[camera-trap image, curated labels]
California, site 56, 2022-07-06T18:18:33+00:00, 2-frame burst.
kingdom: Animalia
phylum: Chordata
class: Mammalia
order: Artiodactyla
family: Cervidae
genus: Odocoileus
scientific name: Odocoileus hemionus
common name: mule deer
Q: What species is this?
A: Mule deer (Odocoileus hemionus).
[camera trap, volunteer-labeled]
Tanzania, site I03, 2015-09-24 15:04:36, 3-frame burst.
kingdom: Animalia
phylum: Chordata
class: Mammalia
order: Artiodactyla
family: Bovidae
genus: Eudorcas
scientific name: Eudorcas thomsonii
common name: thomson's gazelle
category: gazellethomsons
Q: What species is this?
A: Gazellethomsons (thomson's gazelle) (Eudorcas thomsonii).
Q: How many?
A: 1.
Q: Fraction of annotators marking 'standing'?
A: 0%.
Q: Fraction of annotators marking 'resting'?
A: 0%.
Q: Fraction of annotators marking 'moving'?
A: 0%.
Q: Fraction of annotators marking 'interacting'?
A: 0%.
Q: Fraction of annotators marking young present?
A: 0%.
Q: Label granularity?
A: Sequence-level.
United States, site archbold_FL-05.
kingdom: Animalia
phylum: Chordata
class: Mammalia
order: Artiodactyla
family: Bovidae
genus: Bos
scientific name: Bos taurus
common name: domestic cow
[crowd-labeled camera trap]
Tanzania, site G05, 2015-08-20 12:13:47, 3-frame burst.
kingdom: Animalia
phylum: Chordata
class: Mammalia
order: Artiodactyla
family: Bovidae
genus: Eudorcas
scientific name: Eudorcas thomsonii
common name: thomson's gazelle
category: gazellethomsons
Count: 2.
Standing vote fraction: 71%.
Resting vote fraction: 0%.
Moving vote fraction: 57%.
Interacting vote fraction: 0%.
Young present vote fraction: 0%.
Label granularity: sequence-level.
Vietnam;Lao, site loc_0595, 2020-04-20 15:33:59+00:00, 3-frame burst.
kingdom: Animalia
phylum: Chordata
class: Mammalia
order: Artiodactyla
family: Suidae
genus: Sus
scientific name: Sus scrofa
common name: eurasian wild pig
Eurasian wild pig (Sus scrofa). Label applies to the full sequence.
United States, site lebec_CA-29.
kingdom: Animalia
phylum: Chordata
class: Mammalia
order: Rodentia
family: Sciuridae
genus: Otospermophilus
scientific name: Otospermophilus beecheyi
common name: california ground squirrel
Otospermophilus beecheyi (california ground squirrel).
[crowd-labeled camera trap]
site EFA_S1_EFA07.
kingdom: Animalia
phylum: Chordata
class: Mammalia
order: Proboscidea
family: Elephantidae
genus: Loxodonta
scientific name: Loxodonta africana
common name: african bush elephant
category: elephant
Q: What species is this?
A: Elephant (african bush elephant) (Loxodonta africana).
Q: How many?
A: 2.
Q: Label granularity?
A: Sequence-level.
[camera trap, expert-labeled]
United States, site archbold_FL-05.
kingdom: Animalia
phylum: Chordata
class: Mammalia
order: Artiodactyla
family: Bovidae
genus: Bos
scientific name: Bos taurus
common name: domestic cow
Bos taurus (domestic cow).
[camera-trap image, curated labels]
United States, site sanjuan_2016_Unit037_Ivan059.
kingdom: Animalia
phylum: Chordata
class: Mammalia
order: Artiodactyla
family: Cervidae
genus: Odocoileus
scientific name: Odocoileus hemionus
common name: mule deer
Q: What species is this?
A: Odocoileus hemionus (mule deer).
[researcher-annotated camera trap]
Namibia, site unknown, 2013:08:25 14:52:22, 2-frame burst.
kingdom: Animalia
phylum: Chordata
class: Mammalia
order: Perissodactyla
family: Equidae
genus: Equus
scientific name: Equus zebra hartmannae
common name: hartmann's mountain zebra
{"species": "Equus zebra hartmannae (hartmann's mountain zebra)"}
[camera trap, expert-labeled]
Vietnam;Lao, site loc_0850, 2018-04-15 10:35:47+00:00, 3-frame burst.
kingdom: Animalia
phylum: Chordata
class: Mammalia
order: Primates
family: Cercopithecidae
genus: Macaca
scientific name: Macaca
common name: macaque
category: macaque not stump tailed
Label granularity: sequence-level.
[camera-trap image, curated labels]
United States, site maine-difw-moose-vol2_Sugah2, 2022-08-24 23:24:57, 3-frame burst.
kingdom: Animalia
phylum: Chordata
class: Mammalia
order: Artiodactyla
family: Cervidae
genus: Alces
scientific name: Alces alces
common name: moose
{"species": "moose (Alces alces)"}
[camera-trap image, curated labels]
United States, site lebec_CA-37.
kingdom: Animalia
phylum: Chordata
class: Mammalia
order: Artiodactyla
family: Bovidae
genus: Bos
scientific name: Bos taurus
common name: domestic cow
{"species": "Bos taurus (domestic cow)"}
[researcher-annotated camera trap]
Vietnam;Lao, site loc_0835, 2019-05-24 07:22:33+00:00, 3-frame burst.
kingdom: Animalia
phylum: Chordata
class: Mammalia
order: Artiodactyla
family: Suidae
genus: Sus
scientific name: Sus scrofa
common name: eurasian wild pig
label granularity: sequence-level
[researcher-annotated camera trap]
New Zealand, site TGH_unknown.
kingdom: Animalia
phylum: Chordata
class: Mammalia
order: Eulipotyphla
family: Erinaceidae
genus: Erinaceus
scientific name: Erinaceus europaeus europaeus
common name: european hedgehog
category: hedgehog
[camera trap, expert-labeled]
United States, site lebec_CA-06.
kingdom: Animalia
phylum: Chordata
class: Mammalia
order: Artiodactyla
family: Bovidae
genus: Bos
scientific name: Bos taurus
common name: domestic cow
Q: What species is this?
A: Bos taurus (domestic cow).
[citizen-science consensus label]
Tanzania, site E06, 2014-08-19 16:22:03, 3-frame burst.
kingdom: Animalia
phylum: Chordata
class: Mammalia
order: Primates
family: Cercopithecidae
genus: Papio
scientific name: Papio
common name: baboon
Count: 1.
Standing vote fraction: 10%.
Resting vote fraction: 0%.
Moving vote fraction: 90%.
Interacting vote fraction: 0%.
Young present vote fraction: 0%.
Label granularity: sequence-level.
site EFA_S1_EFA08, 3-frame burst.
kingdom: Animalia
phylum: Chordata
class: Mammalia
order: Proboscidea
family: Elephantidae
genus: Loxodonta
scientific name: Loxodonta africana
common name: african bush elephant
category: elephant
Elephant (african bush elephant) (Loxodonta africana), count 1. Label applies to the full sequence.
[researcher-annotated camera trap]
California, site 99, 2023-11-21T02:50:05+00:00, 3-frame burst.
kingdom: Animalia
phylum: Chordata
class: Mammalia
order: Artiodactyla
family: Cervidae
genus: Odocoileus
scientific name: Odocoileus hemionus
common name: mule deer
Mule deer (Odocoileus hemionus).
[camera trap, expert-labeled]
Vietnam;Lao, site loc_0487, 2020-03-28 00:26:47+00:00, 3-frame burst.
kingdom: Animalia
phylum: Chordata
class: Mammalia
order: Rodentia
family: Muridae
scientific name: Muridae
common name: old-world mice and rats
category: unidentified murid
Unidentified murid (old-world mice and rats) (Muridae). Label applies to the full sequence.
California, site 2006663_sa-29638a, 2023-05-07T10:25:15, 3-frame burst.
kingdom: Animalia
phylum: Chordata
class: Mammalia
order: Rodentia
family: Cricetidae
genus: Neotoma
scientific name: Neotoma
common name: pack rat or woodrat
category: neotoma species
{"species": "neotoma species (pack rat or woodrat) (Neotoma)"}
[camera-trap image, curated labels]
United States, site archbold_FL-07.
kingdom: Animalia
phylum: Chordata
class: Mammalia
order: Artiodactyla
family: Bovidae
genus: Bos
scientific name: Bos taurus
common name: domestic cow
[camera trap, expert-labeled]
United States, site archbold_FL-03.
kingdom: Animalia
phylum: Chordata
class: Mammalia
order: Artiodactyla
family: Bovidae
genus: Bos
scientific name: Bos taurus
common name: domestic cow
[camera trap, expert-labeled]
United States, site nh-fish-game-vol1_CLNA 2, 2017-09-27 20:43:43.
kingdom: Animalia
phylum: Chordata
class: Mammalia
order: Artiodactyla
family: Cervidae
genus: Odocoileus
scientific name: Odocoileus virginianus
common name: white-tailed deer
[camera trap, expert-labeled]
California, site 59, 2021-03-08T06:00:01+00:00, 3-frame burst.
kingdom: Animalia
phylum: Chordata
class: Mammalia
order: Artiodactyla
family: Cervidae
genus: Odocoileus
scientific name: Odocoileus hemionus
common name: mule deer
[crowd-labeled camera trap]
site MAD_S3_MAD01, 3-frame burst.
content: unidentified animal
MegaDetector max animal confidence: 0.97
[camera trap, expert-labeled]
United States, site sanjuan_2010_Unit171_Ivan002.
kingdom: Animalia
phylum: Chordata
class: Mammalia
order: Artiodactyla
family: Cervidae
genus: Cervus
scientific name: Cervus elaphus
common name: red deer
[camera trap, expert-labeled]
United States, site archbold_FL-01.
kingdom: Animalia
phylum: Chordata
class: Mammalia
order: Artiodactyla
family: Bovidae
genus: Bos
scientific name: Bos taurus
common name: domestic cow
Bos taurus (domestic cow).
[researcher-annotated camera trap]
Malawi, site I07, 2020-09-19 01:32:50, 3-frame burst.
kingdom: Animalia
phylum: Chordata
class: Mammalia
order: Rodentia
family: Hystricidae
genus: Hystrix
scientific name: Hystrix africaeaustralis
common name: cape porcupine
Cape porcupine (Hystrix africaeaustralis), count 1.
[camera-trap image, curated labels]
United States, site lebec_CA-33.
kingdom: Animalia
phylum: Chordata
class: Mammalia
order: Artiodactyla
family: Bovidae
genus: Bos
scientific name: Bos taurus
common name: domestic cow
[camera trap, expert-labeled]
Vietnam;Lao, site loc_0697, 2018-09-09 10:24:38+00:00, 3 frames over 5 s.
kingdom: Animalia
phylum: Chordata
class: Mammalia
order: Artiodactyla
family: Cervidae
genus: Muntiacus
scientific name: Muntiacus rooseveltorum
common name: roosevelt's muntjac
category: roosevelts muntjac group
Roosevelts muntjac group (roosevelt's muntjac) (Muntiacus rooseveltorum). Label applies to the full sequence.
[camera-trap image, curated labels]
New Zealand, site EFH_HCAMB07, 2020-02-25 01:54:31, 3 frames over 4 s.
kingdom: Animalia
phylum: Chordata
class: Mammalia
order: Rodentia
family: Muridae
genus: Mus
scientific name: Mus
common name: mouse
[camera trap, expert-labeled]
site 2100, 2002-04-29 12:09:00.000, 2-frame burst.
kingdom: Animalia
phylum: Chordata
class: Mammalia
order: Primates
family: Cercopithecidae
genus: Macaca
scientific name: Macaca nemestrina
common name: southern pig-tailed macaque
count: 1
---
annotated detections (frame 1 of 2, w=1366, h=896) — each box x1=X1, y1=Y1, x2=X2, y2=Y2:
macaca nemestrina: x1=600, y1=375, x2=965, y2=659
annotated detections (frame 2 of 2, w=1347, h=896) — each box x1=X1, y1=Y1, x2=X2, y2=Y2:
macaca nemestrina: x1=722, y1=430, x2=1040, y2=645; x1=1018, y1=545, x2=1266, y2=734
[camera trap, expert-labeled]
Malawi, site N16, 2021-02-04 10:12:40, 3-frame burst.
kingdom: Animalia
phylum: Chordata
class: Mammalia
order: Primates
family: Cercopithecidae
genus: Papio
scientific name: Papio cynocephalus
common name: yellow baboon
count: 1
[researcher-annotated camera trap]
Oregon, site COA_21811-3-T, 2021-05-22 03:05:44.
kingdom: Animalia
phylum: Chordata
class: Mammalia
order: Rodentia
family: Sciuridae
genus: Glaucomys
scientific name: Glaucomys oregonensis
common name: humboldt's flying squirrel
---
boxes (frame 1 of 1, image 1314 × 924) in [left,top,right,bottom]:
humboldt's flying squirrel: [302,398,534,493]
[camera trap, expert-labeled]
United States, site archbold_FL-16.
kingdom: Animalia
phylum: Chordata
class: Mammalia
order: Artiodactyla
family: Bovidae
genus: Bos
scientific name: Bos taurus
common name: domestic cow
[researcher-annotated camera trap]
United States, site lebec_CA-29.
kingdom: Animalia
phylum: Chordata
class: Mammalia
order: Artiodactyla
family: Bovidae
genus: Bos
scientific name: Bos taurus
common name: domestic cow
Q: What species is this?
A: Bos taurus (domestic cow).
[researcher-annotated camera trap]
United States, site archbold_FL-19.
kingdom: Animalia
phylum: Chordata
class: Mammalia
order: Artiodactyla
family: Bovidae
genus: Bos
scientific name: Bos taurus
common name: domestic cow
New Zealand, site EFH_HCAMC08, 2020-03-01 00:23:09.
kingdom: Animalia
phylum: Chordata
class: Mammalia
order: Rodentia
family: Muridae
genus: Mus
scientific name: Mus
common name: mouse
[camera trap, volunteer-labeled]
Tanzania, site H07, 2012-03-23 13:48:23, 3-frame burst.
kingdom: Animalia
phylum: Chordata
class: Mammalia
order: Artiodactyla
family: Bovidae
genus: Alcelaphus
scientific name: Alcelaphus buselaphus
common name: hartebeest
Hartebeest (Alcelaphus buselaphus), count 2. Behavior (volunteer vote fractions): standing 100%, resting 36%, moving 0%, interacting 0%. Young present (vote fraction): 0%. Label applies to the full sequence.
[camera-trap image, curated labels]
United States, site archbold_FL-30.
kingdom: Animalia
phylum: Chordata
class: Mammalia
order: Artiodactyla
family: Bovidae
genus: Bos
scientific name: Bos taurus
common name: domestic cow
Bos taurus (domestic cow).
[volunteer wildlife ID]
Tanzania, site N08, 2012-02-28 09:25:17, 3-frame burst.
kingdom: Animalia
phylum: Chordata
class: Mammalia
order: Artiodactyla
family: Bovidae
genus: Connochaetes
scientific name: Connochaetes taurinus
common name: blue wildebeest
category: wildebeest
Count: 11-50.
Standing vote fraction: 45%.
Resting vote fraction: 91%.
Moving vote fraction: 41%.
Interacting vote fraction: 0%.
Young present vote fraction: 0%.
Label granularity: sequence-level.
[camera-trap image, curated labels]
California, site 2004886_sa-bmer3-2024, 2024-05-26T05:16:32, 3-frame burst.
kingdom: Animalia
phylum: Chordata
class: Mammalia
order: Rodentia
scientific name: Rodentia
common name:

> _Activity_: Which lines of the data contain "Papio"? Copy them all.

> _Task answer_:
genus: Papio
scientific name: Papio
genus: Papio
scientific name: Papio cynocephalus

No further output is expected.